Indeed it was a combination of all these things, the early 2007 “Surge” in U.S. forces playing a smaller role than American claims often suggest. The Surge benefitted from other changes. Troop increases and a determined counterinsurgency policy came at a time when they could finally be tolerated in anti-occupation neighborhoods because the main struggle had shifted from liberating Iraq from the Americans to inter-Iraqi fighting. Had the Surge occurred a year earlier, it would have met far greater resistance.
Rosen himself provides evidence that the Maliki government's past support for sectarian cleansing was a little more than "tacit." From his conversations with an Iraqi Army captain Mushtaq:
According to Mushtaq, at the time, much of the government supported the Mahdi Army, so the fighters had access to good information...
“We captured a lot of Mahdi Army guys back then,” Mushtaq told me, “but we got orders from the prime minister’s office and Baghdad operations center to release them.”
When the Mahdi Army was at its peak, Mushtaq explained, it had the support of two individuals in the Prime Minister’s office: Major General Adnan al Maksusi, an intelligence officer, and Dr. Basima al Jadhri, an advisor to Maliki on the Ministries of Interior and Defense, and later on Reconciliation. “They used to fire all officers who were against the Mahdi Army or who arrested [members of] the Mahdi Army.”
Eventually, that support waned and then reversed into active opposition - although moreso with respect to the outaw splinter JAM cells, if not as intensely for Muqtada al-Sadr and the core Sadrists themselves.
Rosen's concluding paragraphs adeptly describe the current situation in Iraq: a picture of guarded optimism matched with grim reality, painted on a canvass of imense tragedy.

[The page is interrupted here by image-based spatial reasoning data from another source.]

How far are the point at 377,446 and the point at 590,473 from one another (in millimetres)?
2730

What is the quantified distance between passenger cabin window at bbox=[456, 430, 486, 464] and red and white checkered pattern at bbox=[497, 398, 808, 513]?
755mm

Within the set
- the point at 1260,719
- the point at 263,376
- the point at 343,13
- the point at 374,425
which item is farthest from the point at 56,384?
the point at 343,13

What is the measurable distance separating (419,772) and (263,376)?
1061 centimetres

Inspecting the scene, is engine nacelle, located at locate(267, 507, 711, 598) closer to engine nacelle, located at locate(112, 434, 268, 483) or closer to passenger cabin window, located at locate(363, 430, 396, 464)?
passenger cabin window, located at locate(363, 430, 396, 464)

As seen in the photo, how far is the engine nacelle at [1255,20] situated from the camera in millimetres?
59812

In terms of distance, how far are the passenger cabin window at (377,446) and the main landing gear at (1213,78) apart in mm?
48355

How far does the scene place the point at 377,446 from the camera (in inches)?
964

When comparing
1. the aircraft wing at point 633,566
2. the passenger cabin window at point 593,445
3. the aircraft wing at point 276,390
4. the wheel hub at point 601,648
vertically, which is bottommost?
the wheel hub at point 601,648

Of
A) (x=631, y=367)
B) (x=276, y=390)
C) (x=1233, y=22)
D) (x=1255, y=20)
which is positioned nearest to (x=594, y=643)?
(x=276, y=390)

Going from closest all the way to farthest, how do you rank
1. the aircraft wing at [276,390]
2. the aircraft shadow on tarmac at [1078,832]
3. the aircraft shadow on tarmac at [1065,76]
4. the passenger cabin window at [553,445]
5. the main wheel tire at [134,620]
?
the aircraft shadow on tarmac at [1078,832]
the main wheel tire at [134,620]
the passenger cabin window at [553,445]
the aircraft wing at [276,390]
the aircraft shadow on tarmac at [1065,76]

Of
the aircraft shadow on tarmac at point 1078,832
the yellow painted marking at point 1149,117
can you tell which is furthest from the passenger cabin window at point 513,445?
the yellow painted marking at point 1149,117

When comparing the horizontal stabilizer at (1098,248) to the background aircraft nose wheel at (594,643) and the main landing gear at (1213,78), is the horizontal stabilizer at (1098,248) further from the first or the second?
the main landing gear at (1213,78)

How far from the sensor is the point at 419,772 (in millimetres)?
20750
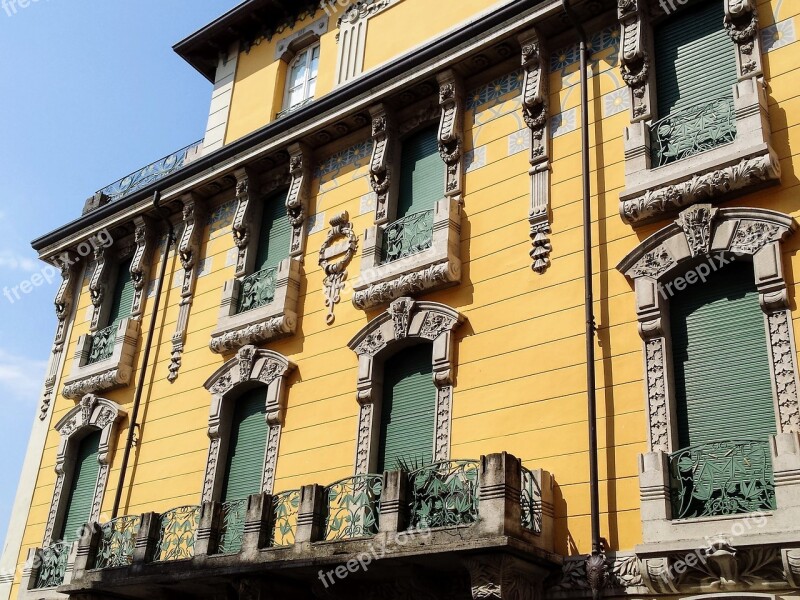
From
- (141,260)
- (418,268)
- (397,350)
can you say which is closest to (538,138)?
(418,268)

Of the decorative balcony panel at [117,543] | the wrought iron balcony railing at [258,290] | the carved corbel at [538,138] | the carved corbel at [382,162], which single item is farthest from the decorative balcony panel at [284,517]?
the carved corbel at [538,138]

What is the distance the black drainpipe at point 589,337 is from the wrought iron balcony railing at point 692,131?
0.96 m

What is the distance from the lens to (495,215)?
1308 cm

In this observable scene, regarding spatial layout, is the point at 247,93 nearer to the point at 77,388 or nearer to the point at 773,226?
the point at 77,388

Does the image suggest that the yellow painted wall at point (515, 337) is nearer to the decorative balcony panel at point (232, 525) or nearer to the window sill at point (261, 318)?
the window sill at point (261, 318)

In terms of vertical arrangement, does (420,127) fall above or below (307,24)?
below

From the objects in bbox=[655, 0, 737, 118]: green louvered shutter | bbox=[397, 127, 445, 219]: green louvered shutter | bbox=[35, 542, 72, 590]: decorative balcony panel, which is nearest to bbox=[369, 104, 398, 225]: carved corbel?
bbox=[397, 127, 445, 219]: green louvered shutter

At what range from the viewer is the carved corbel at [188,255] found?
55.3 feet

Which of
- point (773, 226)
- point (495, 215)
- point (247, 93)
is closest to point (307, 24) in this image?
point (247, 93)

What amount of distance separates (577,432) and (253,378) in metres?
6.06

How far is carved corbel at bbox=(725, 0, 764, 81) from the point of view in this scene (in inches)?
446

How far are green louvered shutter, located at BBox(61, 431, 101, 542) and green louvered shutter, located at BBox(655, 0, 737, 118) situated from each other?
12.1 m

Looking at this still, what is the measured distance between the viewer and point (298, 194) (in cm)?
1596

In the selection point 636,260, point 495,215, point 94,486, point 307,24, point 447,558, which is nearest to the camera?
point 447,558
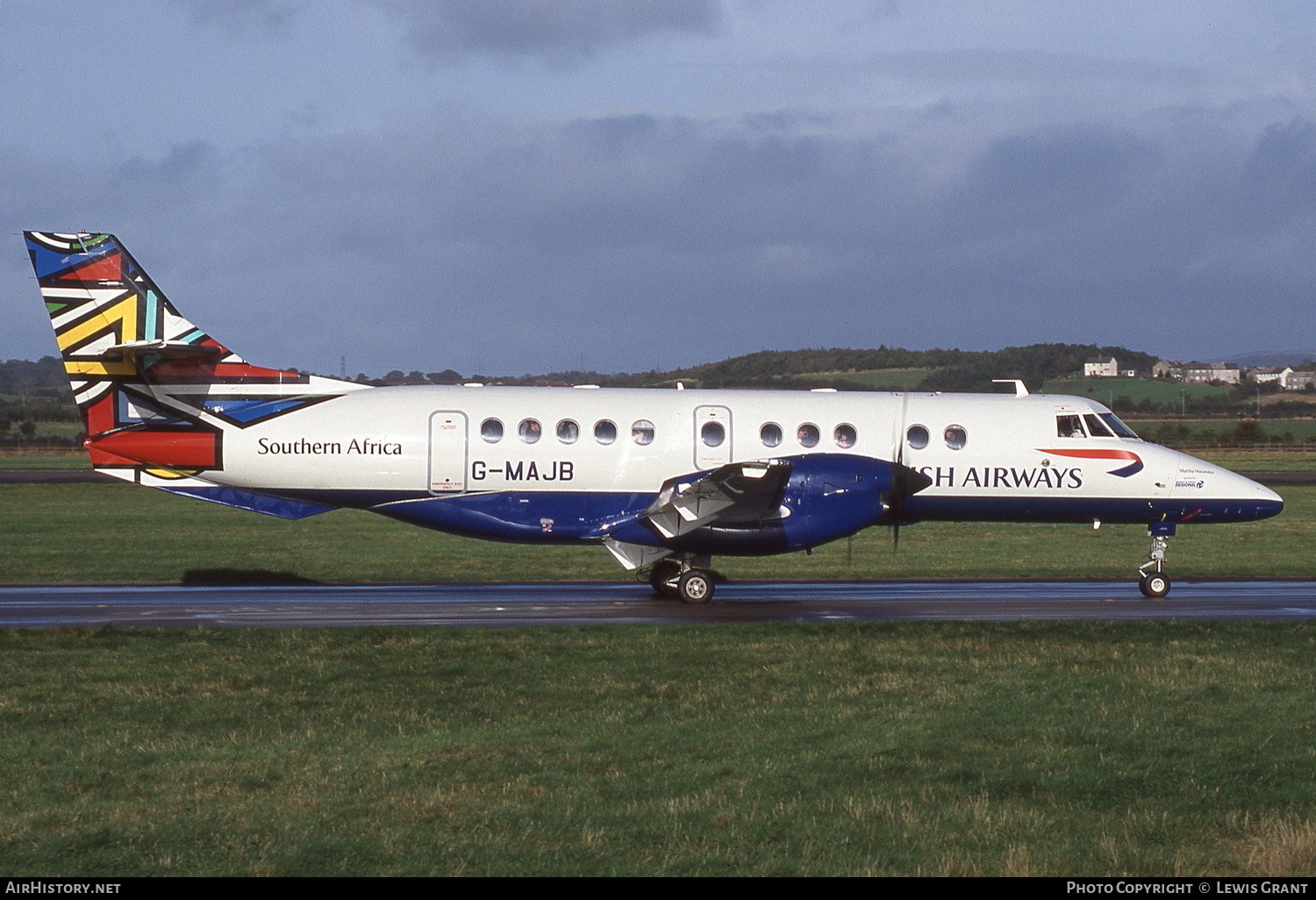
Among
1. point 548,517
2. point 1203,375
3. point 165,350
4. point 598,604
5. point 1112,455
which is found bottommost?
point 598,604

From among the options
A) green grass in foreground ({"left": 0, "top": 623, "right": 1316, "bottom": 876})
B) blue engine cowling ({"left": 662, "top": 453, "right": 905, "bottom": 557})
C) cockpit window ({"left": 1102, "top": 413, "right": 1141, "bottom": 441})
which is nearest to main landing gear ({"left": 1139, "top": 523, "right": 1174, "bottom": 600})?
cockpit window ({"left": 1102, "top": 413, "right": 1141, "bottom": 441})

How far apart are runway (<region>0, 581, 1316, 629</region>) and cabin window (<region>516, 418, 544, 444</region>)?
2793 mm

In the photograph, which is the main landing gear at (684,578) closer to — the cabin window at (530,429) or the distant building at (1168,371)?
the cabin window at (530,429)

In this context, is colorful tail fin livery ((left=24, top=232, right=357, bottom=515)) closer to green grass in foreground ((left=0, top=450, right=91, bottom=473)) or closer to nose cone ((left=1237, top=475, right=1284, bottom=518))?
nose cone ((left=1237, top=475, right=1284, bottom=518))

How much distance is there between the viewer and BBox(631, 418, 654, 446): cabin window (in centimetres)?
2183

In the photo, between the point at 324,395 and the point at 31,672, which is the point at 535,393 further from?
the point at 31,672

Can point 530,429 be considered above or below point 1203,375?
below

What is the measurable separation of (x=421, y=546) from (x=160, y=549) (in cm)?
638

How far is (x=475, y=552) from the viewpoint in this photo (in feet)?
104

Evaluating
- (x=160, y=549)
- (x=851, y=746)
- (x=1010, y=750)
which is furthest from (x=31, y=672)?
(x=160, y=549)

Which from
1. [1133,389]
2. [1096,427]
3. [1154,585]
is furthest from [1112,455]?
[1133,389]

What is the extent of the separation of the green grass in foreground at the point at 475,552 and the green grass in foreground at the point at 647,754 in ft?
32.0

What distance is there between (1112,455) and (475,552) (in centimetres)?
1566

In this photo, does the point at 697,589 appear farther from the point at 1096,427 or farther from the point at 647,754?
the point at 647,754
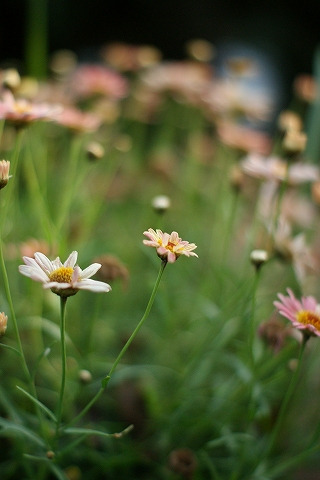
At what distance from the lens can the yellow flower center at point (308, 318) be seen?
45cm

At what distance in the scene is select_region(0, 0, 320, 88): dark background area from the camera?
2.19m

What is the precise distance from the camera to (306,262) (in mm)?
621

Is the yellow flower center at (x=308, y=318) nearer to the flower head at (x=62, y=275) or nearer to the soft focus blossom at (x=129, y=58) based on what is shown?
the flower head at (x=62, y=275)

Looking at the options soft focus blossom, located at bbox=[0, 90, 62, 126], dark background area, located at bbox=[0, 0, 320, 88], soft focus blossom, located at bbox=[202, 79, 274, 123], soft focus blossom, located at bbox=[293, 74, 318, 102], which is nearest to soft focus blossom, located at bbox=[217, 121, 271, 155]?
soft focus blossom, located at bbox=[202, 79, 274, 123]

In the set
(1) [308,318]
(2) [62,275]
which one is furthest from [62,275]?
(1) [308,318]

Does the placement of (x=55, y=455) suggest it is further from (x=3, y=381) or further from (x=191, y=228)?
(x=191, y=228)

Despite the relative calm, it was clear during my trips to Iraq in 2008 and 2009 that the post-civil war order was one of enshrined sectarianism. At the Ministry of Interior, I saw televisions in the lobby and waiting room tuned to Shia religious channels. Shia religious music blared from the radios of police vehicles. Shia religious banners hung on the Ministry of Interior and other ministries while Shia religious flags waved in the wind above the nearby Ministry of Oil and other government buildings. On the walls of the Baghdad Council there was a large mural of Shia pilgrims marching to Karbala. A confident expression of Shia identity, much as I saw at the airport in Basra, was now the most common manifestation of sectarianism. The state now belonged to the Shias.
Since 2003 millions of Iraqis have lost their homes. Hundreds of thousands have died. Tens of thousands have been imprisoned by the Americans. Iraq’s demographic distribution has been irrevocably changed. Sectarianism rules, if less explicitly violently than it once did. The new government is among the most corrupt in the world. It is beginning to resemble its Baa’thist predecessor in its authoritarianism and brutality. But it faces no immediate threats, and its strength gives it some form of legitimacy, even among Sunnis. An ugly peace may indeed hold in Washash and the rest of Iraq.
Let's hope that peace holds, and that, in time, the hard edges soften.
We Won! U!S!A! U!S!A!
Posted by: Ugh | November 13, 2009 at 02:06 PM
This was a good catch; kudos.
Posted by: Point | November 13, 2009 at 02:21 PM
Fundamentalism at home, fundamentalism abroad. My, aren't we special! And at a cost of only a $trillion or so.
Change is indeed cheap.
Posted by: bobbyp | November 13, 2009 at 04:34 PM
I remember a few years ago how news about the Mahdi Army came out daily. What I find most interesting is how I (we/everyone) could pretty much blank out the war in Iraq. Not only don't we hear anything in the major media, but shows like Rachel Maddow et al have some investment in protecting the Obama Administration and so the close examination of on-the-ground day-to-day coverage in Iraq has pretty much dried up.